Ultimately, the ABC approach counter-poses parliamentary politics with grassroots struggles. The record-low voter turn-out seems to suggest that the public is increasingly frustrated with the electoral process and the lack of real alternatives in federal politics. While the past few years have seen widespread mobilizations on issues including the war in Afghanistan, the environment, Native rights, tuition fees and access to post-secondary education, a women’s right to choose, war resisters, health care, funding for the arts, and others, voter turn-out reached an historic low. Falling below 60 percent, it reflects not apathy, but a crisis in federal politics, when no party campaigns on the issues that affect ordinary people on a daily basis, and that mobilize them to fight back. Voters felt that the parties offered no real solutions. As a result, the $300 million-reconfiguration of a minority government was achieved largely based on who lost the highest number of votes. One million people left the two corporate parties. The resulting Liberal collapse—their worst ever results—allowed the Conservatives to pick up seats, while winning fewer votes. The Liberals also hemorrhaged to the left, allowing the NDP to pick up seats, while also winning fewer votes.
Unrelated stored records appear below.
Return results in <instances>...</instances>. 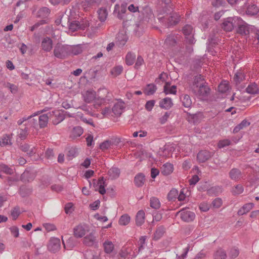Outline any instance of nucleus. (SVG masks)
<instances>
[{
	"mask_svg": "<svg viewBox=\"0 0 259 259\" xmlns=\"http://www.w3.org/2000/svg\"><path fill=\"white\" fill-rule=\"evenodd\" d=\"M254 204L253 203H248L244 205L238 211L239 215H243L249 212L253 208Z\"/></svg>",
	"mask_w": 259,
	"mask_h": 259,
	"instance_id": "nucleus-23",
	"label": "nucleus"
},
{
	"mask_svg": "<svg viewBox=\"0 0 259 259\" xmlns=\"http://www.w3.org/2000/svg\"><path fill=\"white\" fill-rule=\"evenodd\" d=\"M97 186L99 192L103 195L106 193L105 187L106 186L105 181L103 178H100L98 180Z\"/></svg>",
	"mask_w": 259,
	"mask_h": 259,
	"instance_id": "nucleus-30",
	"label": "nucleus"
},
{
	"mask_svg": "<svg viewBox=\"0 0 259 259\" xmlns=\"http://www.w3.org/2000/svg\"><path fill=\"white\" fill-rule=\"evenodd\" d=\"M108 174L112 179L117 178L120 175V170L118 168L112 167L108 171Z\"/></svg>",
	"mask_w": 259,
	"mask_h": 259,
	"instance_id": "nucleus-34",
	"label": "nucleus"
},
{
	"mask_svg": "<svg viewBox=\"0 0 259 259\" xmlns=\"http://www.w3.org/2000/svg\"><path fill=\"white\" fill-rule=\"evenodd\" d=\"M49 114L53 118L52 121L54 124H58L63 121L65 118V115L68 117H74V116L67 112H65V114H64V111L60 110H56L53 111L52 113H49Z\"/></svg>",
	"mask_w": 259,
	"mask_h": 259,
	"instance_id": "nucleus-4",
	"label": "nucleus"
},
{
	"mask_svg": "<svg viewBox=\"0 0 259 259\" xmlns=\"http://www.w3.org/2000/svg\"><path fill=\"white\" fill-rule=\"evenodd\" d=\"M258 12V8L255 5H249L247 7L246 13L247 15H254Z\"/></svg>",
	"mask_w": 259,
	"mask_h": 259,
	"instance_id": "nucleus-41",
	"label": "nucleus"
},
{
	"mask_svg": "<svg viewBox=\"0 0 259 259\" xmlns=\"http://www.w3.org/2000/svg\"><path fill=\"white\" fill-rule=\"evenodd\" d=\"M183 33L185 36L187 42L189 44H193L195 40L193 37L194 31L193 27L190 25H186L182 29Z\"/></svg>",
	"mask_w": 259,
	"mask_h": 259,
	"instance_id": "nucleus-6",
	"label": "nucleus"
},
{
	"mask_svg": "<svg viewBox=\"0 0 259 259\" xmlns=\"http://www.w3.org/2000/svg\"><path fill=\"white\" fill-rule=\"evenodd\" d=\"M176 215H179L181 219L186 222H192L195 218V214L193 212L186 209L181 210Z\"/></svg>",
	"mask_w": 259,
	"mask_h": 259,
	"instance_id": "nucleus-8",
	"label": "nucleus"
},
{
	"mask_svg": "<svg viewBox=\"0 0 259 259\" xmlns=\"http://www.w3.org/2000/svg\"><path fill=\"white\" fill-rule=\"evenodd\" d=\"M136 55L135 53L128 52L125 56V63L127 65H132L134 64Z\"/></svg>",
	"mask_w": 259,
	"mask_h": 259,
	"instance_id": "nucleus-32",
	"label": "nucleus"
},
{
	"mask_svg": "<svg viewBox=\"0 0 259 259\" xmlns=\"http://www.w3.org/2000/svg\"><path fill=\"white\" fill-rule=\"evenodd\" d=\"M131 217L127 214H125L120 217L118 224L121 226H126L130 223Z\"/></svg>",
	"mask_w": 259,
	"mask_h": 259,
	"instance_id": "nucleus-40",
	"label": "nucleus"
},
{
	"mask_svg": "<svg viewBox=\"0 0 259 259\" xmlns=\"http://www.w3.org/2000/svg\"><path fill=\"white\" fill-rule=\"evenodd\" d=\"M226 251L222 248L218 249L213 254L214 259H226Z\"/></svg>",
	"mask_w": 259,
	"mask_h": 259,
	"instance_id": "nucleus-25",
	"label": "nucleus"
},
{
	"mask_svg": "<svg viewBox=\"0 0 259 259\" xmlns=\"http://www.w3.org/2000/svg\"><path fill=\"white\" fill-rule=\"evenodd\" d=\"M177 36L174 35H169L165 39L164 44L167 47H170L174 46L176 42V38Z\"/></svg>",
	"mask_w": 259,
	"mask_h": 259,
	"instance_id": "nucleus-42",
	"label": "nucleus"
},
{
	"mask_svg": "<svg viewBox=\"0 0 259 259\" xmlns=\"http://www.w3.org/2000/svg\"><path fill=\"white\" fill-rule=\"evenodd\" d=\"M89 232L88 227L85 225H79L73 229V235L76 238H81Z\"/></svg>",
	"mask_w": 259,
	"mask_h": 259,
	"instance_id": "nucleus-9",
	"label": "nucleus"
},
{
	"mask_svg": "<svg viewBox=\"0 0 259 259\" xmlns=\"http://www.w3.org/2000/svg\"><path fill=\"white\" fill-rule=\"evenodd\" d=\"M165 232V229L163 227L160 226L156 229L153 236L155 240L159 239L163 235Z\"/></svg>",
	"mask_w": 259,
	"mask_h": 259,
	"instance_id": "nucleus-43",
	"label": "nucleus"
},
{
	"mask_svg": "<svg viewBox=\"0 0 259 259\" xmlns=\"http://www.w3.org/2000/svg\"><path fill=\"white\" fill-rule=\"evenodd\" d=\"M181 100L184 107L186 108H189L191 106L192 101L189 95H182L181 97Z\"/></svg>",
	"mask_w": 259,
	"mask_h": 259,
	"instance_id": "nucleus-29",
	"label": "nucleus"
},
{
	"mask_svg": "<svg viewBox=\"0 0 259 259\" xmlns=\"http://www.w3.org/2000/svg\"><path fill=\"white\" fill-rule=\"evenodd\" d=\"M32 116L31 115L29 116L28 117H23L22 118L20 119L17 121L18 124L21 125L26 120L30 119V122H31V125L33 126H35L37 124V120L34 118L31 119Z\"/></svg>",
	"mask_w": 259,
	"mask_h": 259,
	"instance_id": "nucleus-46",
	"label": "nucleus"
},
{
	"mask_svg": "<svg viewBox=\"0 0 259 259\" xmlns=\"http://www.w3.org/2000/svg\"><path fill=\"white\" fill-rule=\"evenodd\" d=\"M125 107L124 103L122 101L117 102L112 108V112L116 116H119L121 114L123 109Z\"/></svg>",
	"mask_w": 259,
	"mask_h": 259,
	"instance_id": "nucleus-15",
	"label": "nucleus"
},
{
	"mask_svg": "<svg viewBox=\"0 0 259 259\" xmlns=\"http://www.w3.org/2000/svg\"><path fill=\"white\" fill-rule=\"evenodd\" d=\"M84 101L87 103L94 101V106L96 108L102 105H105L107 101L110 100V94L106 89H100L97 94L92 90H89L82 93Z\"/></svg>",
	"mask_w": 259,
	"mask_h": 259,
	"instance_id": "nucleus-1",
	"label": "nucleus"
},
{
	"mask_svg": "<svg viewBox=\"0 0 259 259\" xmlns=\"http://www.w3.org/2000/svg\"><path fill=\"white\" fill-rule=\"evenodd\" d=\"M246 92L251 94H259V88L257 87L256 83H251L248 85L246 89Z\"/></svg>",
	"mask_w": 259,
	"mask_h": 259,
	"instance_id": "nucleus-28",
	"label": "nucleus"
},
{
	"mask_svg": "<svg viewBox=\"0 0 259 259\" xmlns=\"http://www.w3.org/2000/svg\"><path fill=\"white\" fill-rule=\"evenodd\" d=\"M89 24L87 21H83L81 24L78 21H74L70 23L69 27L71 30L74 31L78 29H84Z\"/></svg>",
	"mask_w": 259,
	"mask_h": 259,
	"instance_id": "nucleus-13",
	"label": "nucleus"
},
{
	"mask_svg": "<svg viewBox=\"0 0 259 259\" xmlns=\"http://www.w3.org/2000/svg\"><path fill=\"white\" fill-rule=\"evenodd\" d=\"M50 14V10L48 8L44 7L40 9L37 12V16L39 18L45 19Z\"/></svg>",
	"mask_w": 259,
	"mask_h": 259,
	"instance_id": "nucleus-37",
	"label": "nucleus"
},
{
	"mask_svg": "<svg viewBox=\"0 0 259 259\" xmlns=\"http://www.w3.org/2000/svg\"><path fill=\"white\" fill-rule=\"evenodd\" d=\"M61 247V242L57 238H52L48 244V248L52 252H56L59 250Z\"/></svg>",
	"mask_w": 259,
	"mask_h": 259,
	"instance_id": "nucleus-10",
	"label": "nucleus"
},
{
	"mask_svg": "<svg viewBox=\"0 0 259 259\" xmlns=\"http://www.w3.org/2000/svg\"><path fill=\"white\" fill-rule=\"evenodd\" d=\"M96 238L95 233L91 232L84 237L83 243L87 246H92L96 243Z\"/></svg>",
	"mask_w": 259,
	"mask_h": 259,
	"instance_id": "nucleus-14",
	"label": "nucleus"
},
{
	"mask_svg": "<svg viewBox=\"0 0 259 259\" xmlns=\"http://www.w3.org/2000/svg\"><path fill=\"white\" fill-rule=\"evenodd\" d=\"M162 2V3L164 5V6H163L162 7H165L166 9V10L163 11V13H160L158 14V19L160 20L163 17L162 16H160V15L164 14V13H168V12H170V10L172 9V8L171 7V5L170 4L171 0H161Z\"/></svg>",
	"mask_w": 259,
	"mask_h": 259,
	"instance_id": "nucleus-24",
	"label": "nucleus"
},
{
	"mask_svg": "<svg viewBox=\"0 0 259 259\" xmlns=\"http://www.w3.org/2000/svg\"><path fill=\"white\" fill-rule=\"evenodd\" d=\"M249 125L250 122L248 121L245 119L243 120L239 124L234 127L233 132L234 133H237L240 130H243L248 126Z\"/></svg>",
	"mask_w": 259,
	"mask_h": 259,
	"instance_id": "nucleus-26",
	"label": "nucleus"
},
{
	"mask_svg": "<svg viewBox=\"0 0 259 259\" xmlns=\"http://www.w3.org/2000/svg\"><path fill=\"white\" fill-rule=\"evenodd\" d=\"M150 206L154 209H158L160 206L159 200L156 197H152L150 200Z\"/></svg>",
	"mask_w": 259,
	"mask_h": 259,
	"instance_id": "nucleus-48",
	"label": "nucleus"
},
{
	"mask_svg": "<svg viewBox=\"0 0 259 259\" xmlns=\"http://www.w3.org/2000/svg\"><path fill=\"white\" fill-rule=\"evenodd\" d=\"M116 44L119 46H124L127 41V36L123 31L119 32L116 37Z\"/></svg>",
	"mask_w": 259,
	"mask_h": 259,
	"instance_id": "nucleus-17",
	"label": "nucleus"
},
{
	"mask_svg": "<svg viewBox=\"0 0 259 259\" xmlns=\"http://www.w3.org/2000/svg\"><path fill=\"white\" fill-rule=\"evenodd\" d=\"M123 71V67L121 65L117 66L113 68L111 70V74L114 77L120 75Z\"/></svg>",
	"mask_w": 259,
	"mask_h": 259,
	"instance_id": "nucleus-47",
	"label": "nucleus"
},
{
	"mask_svg": "<svg viewBox=\"0 0 259 259\" xmlns=\"http://www.w3.org/2000/svg\"><path fill=\"white\" fill-rule=\"evenodd\" d=\"M41 47L45 52H50L53 48V40L49 37H44L41 42Z\"/></svg>",
	"mask_w": 259,
	"mask_h": 259,
	"instance_id": "nucleus-11",
	"label": "nucleus"
},
{
	"mask_svg": "<svg viewBox=\"0 0 259 259\" xmlns=\"http://www.w3.org/2000/svg\"><path fill=\"white\" fill-rule=\"evenodd\" d=\"M145 213L144 210L138 211L136 216V223L138 226H141L145 222Z\"/></svg>",
	"mask_w": 259,
	"mask_h": 259,
	"instance_id": "nucleus-20",
	"label": "nucleus"
},
{
	"mask_svg": "<svg viewBox=\"0 0 259 259\" xmlns=\"http://www.w3.org/2000/svg\"><path fill=\"white\" fill-rule=\"evenodd\" d=\"M6 87L8 88L12 94L16 93L18 90L17 87L16 85L9 82L6 83Z\"/></svg>",
	"mask_w": 259,
	"mask_h": 259,
	"instance_id": "nucleus-58",
	"label": "nucleus"
},
{
	"mask_svg": "<svg viewBox=\"0 0 259 259\" xmlns=\"http://www.w3.org/2000/svg\"><path fill=\"white\" fill-rule=\"evenodd\" d=\"M48 114L40 115L38 118V122L40 127H44L47 126L49 119Z\"/></svg>",
	"mask_w": 259,
	"mask_h": 259,
	"instance_id": "nucleus-33",
	"label": "nucleus"
},
{
	"mask_svg": "<svg viewBox=\"0 0 259 259\" xmlns=\"http://www.w3.org/2000/svg\"><path fill=\"white\" fill-rule=\"evenodd\" d=\"M111 146V143L109 141H105L103 143H102L101 145H100V148L102 150H106L108 149H109Z\"/></svg>",
	"mask_w": 259,
	"mask_h": 259,
	"instance_id": "nucleus-62",
	"label": "nucleus"
},
{
	"mask_svg": "<svg viewBox=\"0 0 259 259\" xmlns=\"http://www.w3.org/2000/svg\"><path fill=\"white\" fill-rule=\"evenodd\" d=\"M229 89V86L228 82L224 81L222 82L218 87V90L220 92L225 93Z\"/></svg>",
	"mask_w": 259,
	"mask_h": 259,
	"instance_id": "nucleus-49",
	"label": "nucleus"
},
{
	"mask_svg": "<svg viewBox=\"0 0 259 259\" xmlns=\"http://www.w3.org/2000/svg\"><path fill=\"white\" fill-rule=\"evenodd\" d=\"M231 142L228 139H224L221 141H220L218 143V146L219 148H222L226 146L230 145Z\"/></svg>",
	"mask_w": 259,
	"mask_h": 259,
	"instance_id": "nucleus-56",
	"label": "nucleus"
},
{
	"mask_svg": "<svg viewBox=\"0 0 259 259\" xmlns=\"http://www.w3.org/2000/svg\"><path fill=\"white\" fill-rule=\"evenodd\" d=\"M11 144V140L10 138L7 136L5 135L3 137V138L0 140V145L2 146H6L7 145Z\"/></svg>",
	"mask_w": 259,
	"mask_h": 259,
	"instance_id": "nucleus-52",
	"label": "nucleus"
},
{
	"mask_svg": "<svg viewBox=\"0 0 259 259\" xmlns=\"http://www.w3.org/2000/svg\"><path fill=\"white\" fill-rule=\"evenodd\" d=\"M164 92L165 94H176L177 93V88L175 85H171L167 82L164 85Z\"/></svg>",
	"mask_w": 259,
	"mask_h": 259,
	"instance_id": "nucleus-21",
	"label": "nucleus"
},
{
	"mask_svg": "<svg viewBox=\"0 0 259 259\" xmlns=\"http://www.w3.org/2000/svg\"><path fill=\"white\" fill-rule=\"evenodd\" d=\"M238 17H229L224 20L222 28L226 31H231L236 26Z\"/></svg>",
	"mask_w": 259,
	"mask_h": 259,
	"instance_id": "nucleus-5",
	"label": "nucleus"
},
{
	"mask_svg": "<svg viewBox=\"0 0 259 259\" xmlns=\"http://www.w3.org/2000/svg\"><path fill=\"white\" fill-rule=\"evenodd\" d=\"M178 195V191L176 189H172L170 191V192L168 194V199L169 200H173L175 198H176Z\"/></svg>",
	"mask_w": 259,
	"mask_h": 259,
	"instance_id": "nucleus-53",
	"label": "nucleus"
},
{
	"mask_svg": "<svg viewBox=\"0 0 259 259\" xmlns=\"http://www.w3.org/2000/svg\"><path fill=\"white\" fill-rule=\"evenodd\" d=\"M223 202L221 198H215L212 202V205L213 207L215 208H220L222 205Z\"/></svg>",
	"mask_w": 259,
	"mask_h": 259,
	"instance_id": "nucleus-57",
	"label": "nucleus"
},
{
	"mask_svg": "<svg viewBox=\"0 0 259 259\" xmlns=\"http://www.w3.org/2000/svg\"><path fill=\"white\" fill-rule=\"evenodd\" d=\"M135 185L138 187H141L143 185L145 182V176L142 174L137 175L134 180Z\"/></svg>",
	"mask_w": 259,
	"mask_h": 259,
	"instance_id": "nucleus-31",
	"label": "nucleus"
},
{
	"mask_svg": "<svg viewBox=\"0 0 259 259\" xmlns=\"http://www.w3.org/2000/svg\"><path fill=\"white\" fill-rule=\"evenodd\" d=\"M156 88L153 84H149L147 85L144 93L147 95H153L156 91Z\"/></svg>",
	"mask_w": 259,
	"mask_h": 259,
	"instance_id": "nucleus-45",
	"label": "nucleus"
},
{
	"mask_svg": "<svg viewBox=\"0 0 259 259\" xmlns=\"http://www.w3.org/2000/svg\"><path fill=\"white\" fill-rule=\"evenodd\" d=\"M83 129L80 126H76L73 128L71 132L70 137L72 138H76L80 137L83 134Z\"/></svg>",
	"mask_w": 259,
	"mask_h": 259,
	"instance_id": "nucleus-27",
	"label": "nucleus"
},
{
	"mask_svg": "<svg viewBox=\"0 0 259 259\" xmlns=\"http://www.w3.org/2000/svg\"><path fill=\"white\" fill-rule=\"evenodd\" d=\"M63 243L64 244V248L68 250L71 249L76 245V242L75 241L74 239L72 237H70L67 240L66 243H65L64 242V241L63 240Z\"/></svg>",
	"mask_w": 259,
	"mask_h": 259,
	"instance_id": "nucleus-44",
	"label": "nucleus"
},
{
	"mask_svg": "<svg viewBox=\"0 0 259 259\" xmlns=\"http://www.w3.org/2000/svg\"><path fill=\"white\" fill-rule=\"evenodd\" d=\"M244 79H245L244 73L241 70L237 72L234 75V81L237 84L240 83Z\"/></svg>",
	"mask_w": 259,
	"mask_h": 259,
	"instance_id": "nucleus-35",
	"label": "nucleus"
},
{
	"mask_svg": "<svg viewBox=\"0 0 259 259\" xmlns=\"http://www.w3.org/2000/svg\"><path fill=\"white\" fill-rule=\"evenodd\" d=\"M20 214V211L18 207H15L11 211V216L13 220H16Z\"/></svg>",
	"mask_w": 259,
	"mask_h": 259,
	"instance_id": "nucleus-59",
	"label": "nucleus"
},
{
	"mask_svg": "<svg viewBox=\"0 0 259 259\" xmlns=\"http://www.w3.org/2000/svg\"><path fill=\"white\" fill-rule=\"evenodd\" d=\"M191 88L194 93L200 96L206 95L209 91L207 85L205 84L203 76L201 75L195 77Z\"/></svg>",
	"mask_w": 259,
	"mask_h": 259,
	"instance_id": "nucleus-2",
	"label": "nucleus"
},
{
	"mask_svg": "<svg viewBox=\"0 0 259 259\" xmlns=\"http://www.w3.org/2000/svg\"><path fill=\"white\" fill-rule=\"evenodd\" d=\"M69 46L58 43L54 47V56L59 59H64L69 55Z\"/></svg>",
	"mask_w": 259,
	"mask_h": 259,
	"instance_id": "nucleus-3",
	"label": "nucleus"
},
{
	"mask_svg": "<svg viewBox=\"0 0 259 259\" xmlns=\"http://www.w3.org/2000/svg\"><path fill=\"white\" fill-rule=\"evenodd\" d=\"M244 188L241 185H237L232 190V193L234 195H238L243 193Z\"/></svg>",
	"mask_w": 259,
	"mask_h": 259,
	"instance_id": "nucleus-51",
	"label": "nucleus"
},
{
	"mask_svg": "<svg viewBox=\"0 0 259 259\" xmlns=\"http://www.w3.org/2000/svg\"><path fill=\"white\" fill-rule=\"evenodd\" d=\"M174 150V145L173 144H167L164 146V156L169 157L171 154L172 151Z\"/></svg>",
	"mask_w": 259,
	"mask_h": 259,
	"instance_id": "nucleus-39",
	"label": "nucleus"
},
{
	"mask_svg": "<svg viewBox=\"0 0 259 259\" xmlns=\"http://www.w3.org/2000/svg\"><path fill=\"white\" fill-rule=\"evenodd\" d=\"M144 60L141 56H138L135 65V67L136 69H138L143 64Z\"/></svg>",
	"mask_w": 259,
	"mask_h": 259,
	"instance_id": "nucleus-63",
	"label": "nucleus"
},
{
	"mask_svg": "<svg viewBox=\"0 0 259 259\" xmlns=\"http://www.w3.org/2000/svg\"><path fill=\"white\" fill-rule=\"evenodd\" d=\"M211 156L212 154L208 151H201L197 154V160L200 162H204L208 160Z\"/></svg>",
	"mask_w": 259,
	"mask_h": 259,
	"instance_id": "nucleus-16",
	"label": "nucleus"
},
{
	"mask_svg": "<svg viewBox=\"0 0 259 259\" xmlns=\"http://www.w3.org/2000/svg\"><path fill=\"white\" fill-rule=\"evenodd\" d=\"M146 240V237L145 236H142L139 241V251H140L143 247Z\"/></svg>",
	"mask_w": 259,
	"mask_h": 259,
	"instance_id": "nucleus-64",
	"label": "nucleus"
},
{
	"mask_svg": "<svg viewBox=\"0 0 259 259\" xmlns=\"http://www.w3.org/2000/svg\"><path fill=\"white\" fill-rule=\"evenodd\" d=\"M229 254L231 258H236L239 254V250L238 248L236 247H233L231 248L230 250Z\"/></svg>",
	"mask_w": 259,
	"mask_h": 259,
	"instance_id": "nucleus-55",
	"label": "nucleus"
},
{
	"mask_svg": "<svg viewBox=\"0 0 259 259\" xmlns=\"http://www.w3.org/2000/svg\"><path fill=\"white\" fill-rule=\"evenodd\" d=\"M230 178L235 181H238L243 178L244 175L238 168H234L231 169L229 173Z\"/></svg>",
	"mask_w": 259,
	"mask_h": 259,
	"instance_id": "nucleus-12",
	"label": "nucleus"
},
{
	"mask_svg": "<svg viewBox=\"0 0 259 259\" xmlns=\"http://www.w3.org/2000/svg\"><path fill=\"white\" fill-rule=\"evenodd\" d=\"M179 20H180L179 16L176 13H174L170 16V17L168 19V23L170 25H175L179 21Z\"/></svg>",
	"mask_w": 259,
	"mask_h": 259,
	"instance_id": "nucleus-50",
	"label": "nucleus"
},
{
	"mask_svg": "<svg viewBox=\"0 0 259 259\" xmlns=\"http://www.w3.org/2000/svg\"><path fill=\"white\" fill-rule=\"evenodd\" d=\"M155 102L154 100H150L147 101L145 105V109L148 111H151L155 105Z\"/></svg>",
	"mask_w": 259,
	"mask_h": 259,
	"instance_id": "nucleus-60",
	"label": "nucleus"
},
{
	"mask_svg": "<svg viewBox=\"0 0 259 259\" xmlns=\"http://www.w3.org/2000/svg\"><path fill=\"white\" fill-rule=\"evenodd\" d=\"M28 135V132L26 128L25 129L20 128L18 131V136L21 139L23 140L26 138Z\"/></svg>",
	"mask_w": 259,
	"mask_h": 259,
	"instance_id": "nucleus-54",
	"label": "nucleus"
},
{
	"mask_svg": "<svg viewBox=\"0 0 259 259\" xmlns=\"http://www.w3.org/2000/svg\"><path fill=\"white\" fill-rule=\"evenodd\" d=\"M98 15L99 19L102 21L104 22L106 20L108 13L107 10L105 8H101L98 11Z\"/></svg>",
	"mask_w": 259,
	"mask_h": 259,
	"instance_id": "nucleus-36",
	"label": "nucleus"
},
{
	"mask_svg": "<svg viewBox=\"0 0 259 259\" xmlns=\"http://www.w3.org/2000/svg\"><path fill=\"white\" fill-rule=\"evenodd\" d=\"M159 104L160 108L168 109L172 106L173 103L170 98L167 97L160 100Z\"/></svg>",
	"mask_w": 259,
	"mask_h": 259,
	"instance_id": "nucleus-19",
	"label": "nucleus"
},
{
	"mask_svg": "<svg viewBox=\"0 0 259 259\" xmlns=\"http://www.w3.org/2000/svg\"><path fill=\"white\" fill-rule=\"evenodd\" d=\"M69 50V55H76L80 53H81L82 51L81 47L80 46H70Z\"/></svg>",
	"mask_w": 259,
	"mask_h": 259,
	"instance_id": "nucleus-38",
	"label": "nucleus"
},
{
	"mask_svg": "<svg viewBox=\"0 0 259 259\" xmlns=\"http://www.w3.org/2000/svg\"><path fill=\"white\" fill-rule=\"evenodd\" d=\"M210 205L206 202H203L200 204V209L204 212H206L209 209Z\"/></svg>",
	"mask_w": 259,
	"mask_h": 259,
	"instance_id": "nucleus-61",
	"label": "nucleus"
},
{
	"mask_svg": "<svg viewBox=\"0 0 259 259\" xmlns=\"http://www.w3.org/2000/svg\"><path fill=\"white\" fill-rule=\"evenodd\" d=\"M161 174L164 176H168L170 175L174 170V165L172 164L167 162L164 164L161 167Z\"/></svg>",
	"mask_w": 259,
	"mask_h": 259,
	"instance_id": "nucleus-18",
	"label": "nucleus"
},
{
	"mask_svg": "<svg viewBox=\"0 0 259 259\" xmlns=\"http://www.w3.org/2000/svg\"><path fill=\"white\" fill-rule=\"evenodd\" d=\"M236 26L238 27L237 30L238 33L243 35L249 34V27L248 24L239 17H238Z\"/></svg>",
	"mask_w": 259,
	"mask_h": 259,
	"instance_id": "nucleus-7",
	"label": "nucleus"
},
{
	"mask_svg": "<svg viewBox=\"0 0 259 259\" xmlns=\"http://www.w3.org/2000/svg\"><path fill=\"white\" fill-rule=\"evenodd\" d=\"M104 251L107 253H112L114 249V244L110 240H106L103 243Z\"/></svg>",
	"mask_w": 259,
	"mask_h": 259,
	"instance_id": "nucleus-22",
	"label": "nucleus"
}]
</instances>
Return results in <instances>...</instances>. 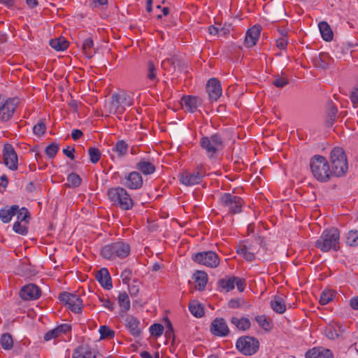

The only party to gain votes was the Greens, who successfully portrayed themselves as a real alternative to the mainstream parties—despite the reality of their platform."
     But later that year the NDP appeared prepared to enter a coalition with the Liberals, by dropping their two key platforms: opposition to $50 billion in tax cuts and demanding an end to the war in Afghanistan. By driving a wedge between the ballot box and the social movements the NDP demobilized their supporters, and Harper rode the polls on a backlash, which he's trying to recreate this election.
     The real way to oppose Harper is not by building illusions in Ignatieff and the Liberals but by building the social movements that protect against their policies, injecting them into the campaign, and having the only party linked with these movements--the NDP--campaign on these issues. So it's great timing that there are rallies across the country on  April 9 against the war in Afghanistan, which will give us the chance to expose the corporate coalition while strengthening the campaigns that are crucial to confronting it during and after the election.